◆ Supplied text:
_____
2.1 Football outcomes

Throughout the paper, the football outcome is defined in the following ways:

  1. (a)

    \(y_\mathrm{g}^\mathrm{H}\) is the number of goals scored by the home team

  2. (b)

    \(y_\mathrm{g}^\mathrm{A}\) is the number of goals scored by the away team

  3. (c)

    \(z_\mathrm{g} = y_\mathrm{g}^\mathrm{H}-y_\mathrm{g}^\mathrm{A}\) is the difference between goals scored by two competing teams (or margin of victory).

Definitions (a) and (b) characterize the goal-based modeling approach and can be found, for instance, in Maher (1982), Dixon and Coles (1997), Rue and Salvesen (2000), and Karlis and Ntzoufras (2003). On the other hand, definition (c) refers to the difference-based approach and appears in Karlis and Ntzoufras (2009) or Manderson et al. (2018), among others.

2.2 In-match variables

Regarding the in-match covariates, we collect indices for the two competing teams of each match. The focus is mainly on conventional quantities often used in applied works (Castellano et al. 2012; Carpita et al. 2015; Schauberger et al. 2018; Lepschy et al. 2020). These variables refer to actual events in match g, and their observed values are stored in vectors \({{\varvec{x}}}^\mathrm{H}_\mathrm{g}\) and \({{\varvec{x}}}^\mathrm{A}_\mathrm{g}\) for the home team and the away team, together with the network-based variables. The set of in-match variables is described in the following.

  • Shots on target: it is the number of attempted shots on goal per team in a match. It measures the ability to produce concrete opportunities.

  • Corners: it is the count of obtained corner kicks, which can be another relevant output of the offensive actions.

  • Fouls suffered: it is the raw number of suffered fouls (including hands), which can interrupt the offensive actions.
_____
◆ Information supplied:
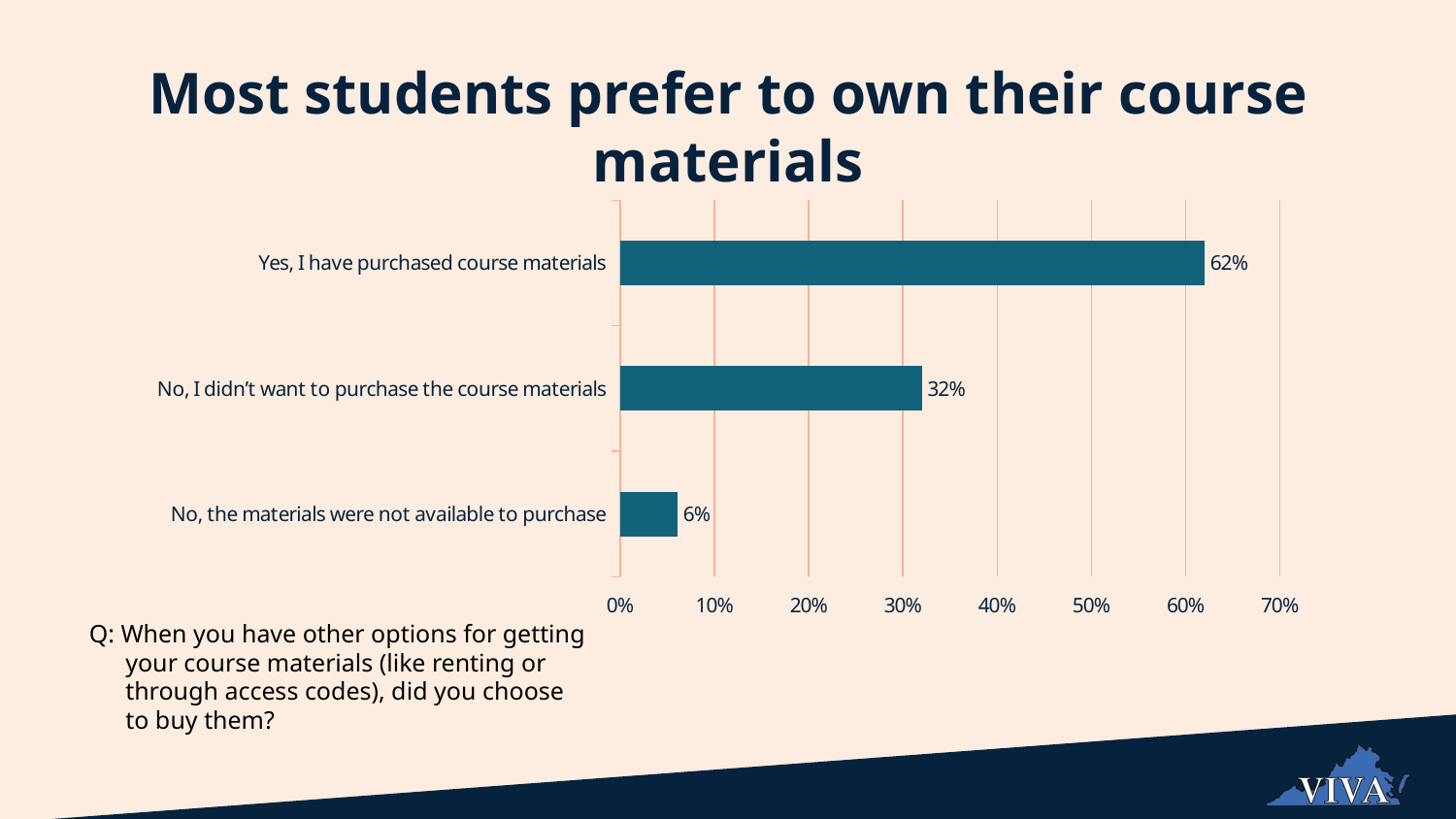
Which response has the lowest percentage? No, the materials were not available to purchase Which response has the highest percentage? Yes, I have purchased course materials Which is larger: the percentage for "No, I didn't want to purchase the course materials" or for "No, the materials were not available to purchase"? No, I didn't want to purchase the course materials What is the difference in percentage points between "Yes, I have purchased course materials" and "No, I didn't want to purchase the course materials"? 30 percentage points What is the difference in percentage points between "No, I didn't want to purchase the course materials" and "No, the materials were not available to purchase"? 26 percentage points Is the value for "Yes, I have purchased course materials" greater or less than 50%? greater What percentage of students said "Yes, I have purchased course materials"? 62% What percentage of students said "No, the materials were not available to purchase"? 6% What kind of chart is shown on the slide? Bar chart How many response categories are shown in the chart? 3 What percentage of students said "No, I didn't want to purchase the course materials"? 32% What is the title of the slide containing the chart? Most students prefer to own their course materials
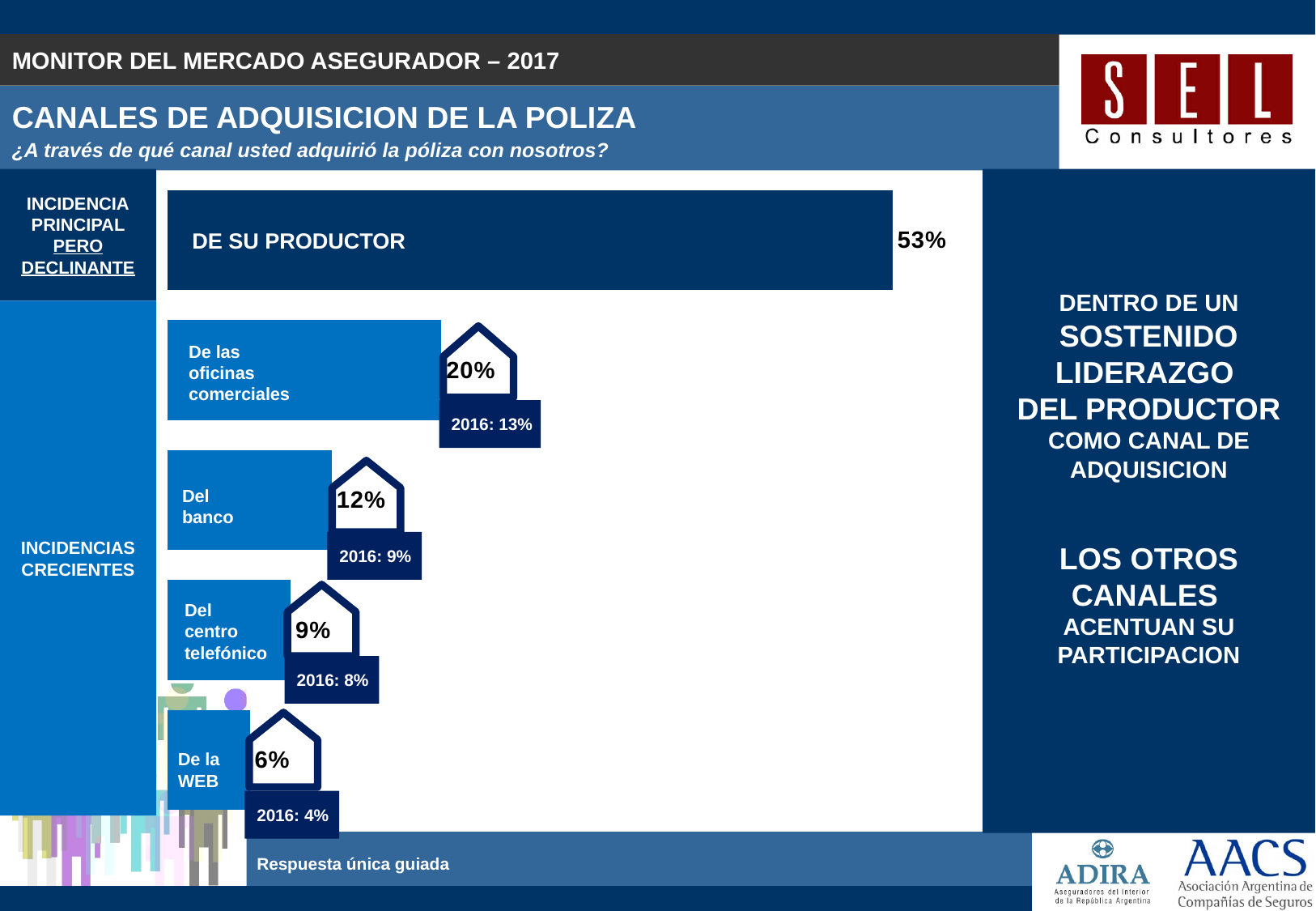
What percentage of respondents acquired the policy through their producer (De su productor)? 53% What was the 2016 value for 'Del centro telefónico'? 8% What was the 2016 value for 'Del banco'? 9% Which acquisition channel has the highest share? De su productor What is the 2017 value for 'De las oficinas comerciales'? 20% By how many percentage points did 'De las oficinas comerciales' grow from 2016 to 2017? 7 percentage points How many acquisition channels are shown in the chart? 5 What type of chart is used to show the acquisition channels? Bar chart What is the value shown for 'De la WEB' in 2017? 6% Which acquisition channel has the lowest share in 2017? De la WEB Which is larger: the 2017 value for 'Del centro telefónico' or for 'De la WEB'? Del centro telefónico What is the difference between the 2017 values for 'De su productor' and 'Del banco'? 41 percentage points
_____
◆ Task requirements:
[a] Answer these from the football modeling text:
(i) What does definition (c) express?
(ii) Which modeling approach do definitions (a) and (b) characterize?
(iii) What does the shots on target variable measure?
[b] Write the passage that follows the final sentence of the football modeling text.
The lines are material separate from the football modeling text.

◆ Your written answers:
[a]
(i) The difference between goals scored by two competing teams, or margin of victory.
(ii) The goal-based modeling approach.
(iii) The ability to produce concrete opportunities.

[b]
  • Ball possession: it is the ratio between the time in which a team plays the ball and the total match time.

  • Distance: it is the sum of meters covered by all the players of a team, representing a synthetic measure of athletic skills.

2.3 Network-based variables

Network analysis deals with relational data, emphasizing the investigation of the structure generated between units, driven by quantity and quality of ties occurring among them. Network theory includes all possible methods to analyze data presenting interactions between a set of units (agents) to investigate patterns and community structures (Wasserman and Faust 1994).

A network is defined as the ordered triple \(({\mathcal {V}}, {\mathcal {A}},{\mathcal {W}})\) consisting of a set of vertices \(v \in {\mathcal {V}}\), a set of arcs \(a \in {\mathcal {A}} \subseteq {\mathcal {V}} \times {\mathcal {V}}\), and a set of weights \(\omega \in {\mathcal {W}}\). Both sets of vertices \({\mathcal {V}}\) and arcs \({\mathcal {A}}\) are assumed to be finite. An ordered pair of vertices denotes an arc through a function \(\psi\): \(\psi (v_i,v_j)~=~a_{ij} \in {\mathcal {A}}\), mapping the one-directional tie from vertex \(v_i\) to \(v_j\), with \(i,j=1, \ldots , n\). The mapping \(\omega :{\mathcal {A}} \rightarrow {\mathbb {R}}\) defines a weight related to each arc. A network can be expressed in the form of an adjacency matrix \(P= \left( p_{ij}\right)\), with \(p_{ij} = \omega (a_{ij})\) if \(\exists \; a_{ij} \in {\mathcal {A}}\) and \(p_{ij}=0\) otherwise and \(i\ne j\). We also assume that “loops”, i.e., arcs connecting a vertex to itself, as are not allowed. Therefore, \(p_{ij} = 0\) when \(i=j\).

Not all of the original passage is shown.